Work instructions:
Reproduce the entries below exactly, but only from the line containing "Offset Cable" to the line containing "A crosswind from the right", inclusive.

********

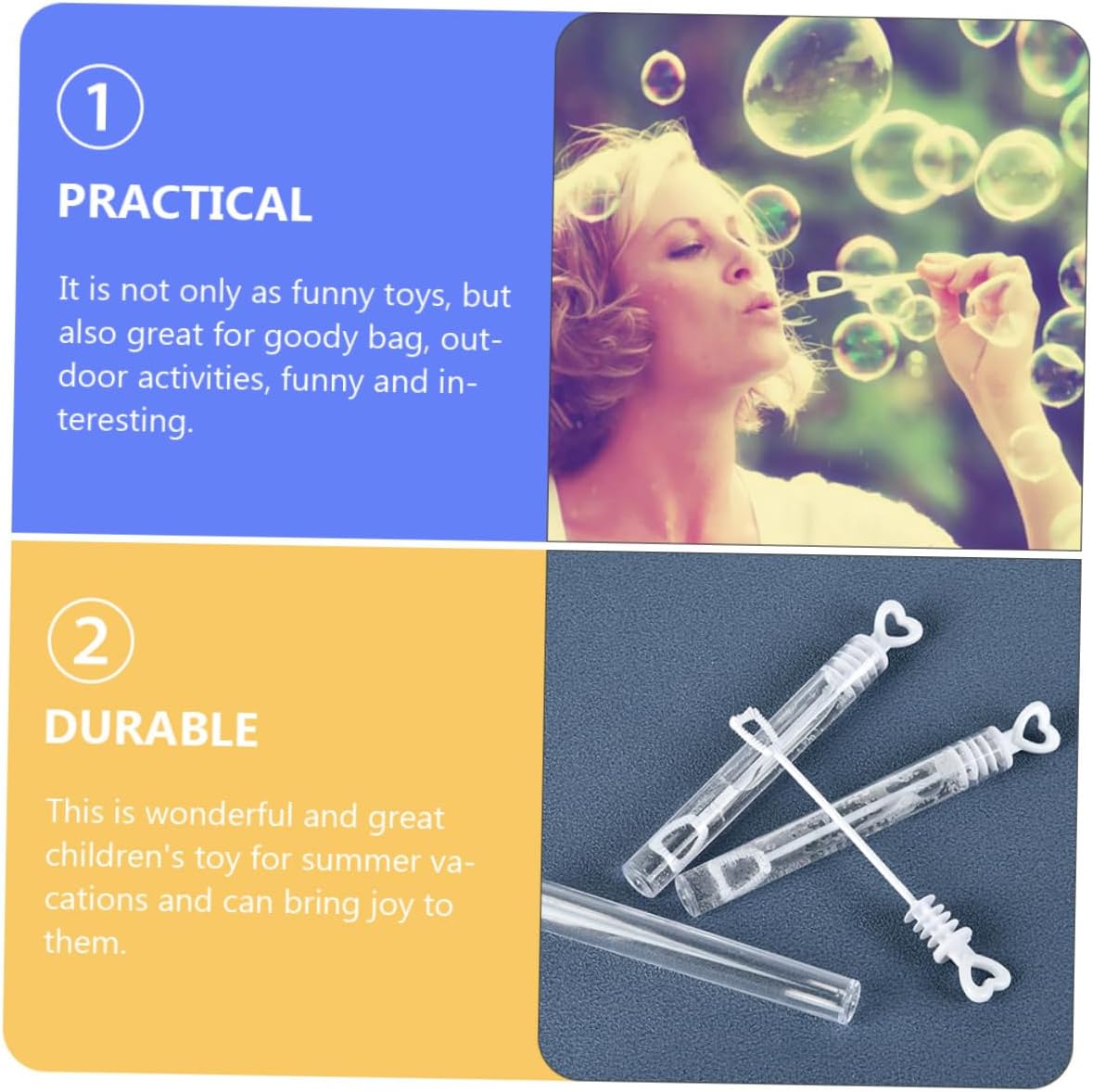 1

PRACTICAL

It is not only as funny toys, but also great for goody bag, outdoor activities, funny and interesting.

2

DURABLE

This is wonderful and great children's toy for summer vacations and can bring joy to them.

********

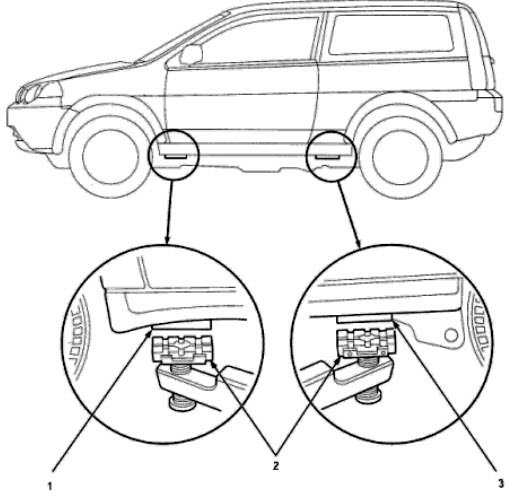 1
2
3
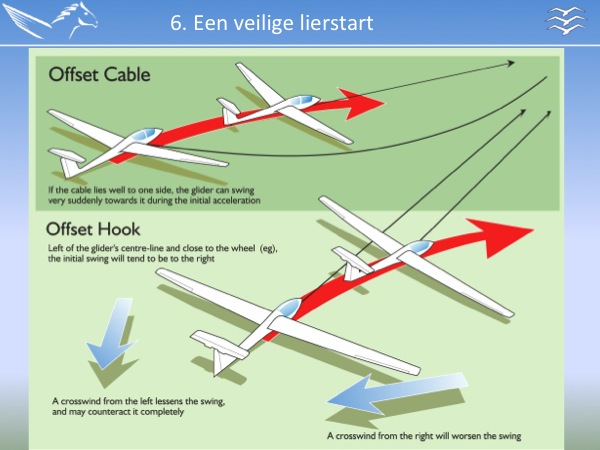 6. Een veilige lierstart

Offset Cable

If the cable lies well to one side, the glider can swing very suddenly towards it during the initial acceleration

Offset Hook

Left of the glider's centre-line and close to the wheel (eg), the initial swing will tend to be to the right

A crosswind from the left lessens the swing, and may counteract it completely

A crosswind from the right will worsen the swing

********

Output for this task:
Offset Cable

If the cable lies well to one side, the glider can swing very suddenly towards it during the initial acceleration

Offset Hook

Left of the glider's centre-line and close to the wheel (eg), the initial swing will tend to be to the right

A crosswind from the left lessens the swing, and may counteract it completely

A crosswind from the right will worsen the swing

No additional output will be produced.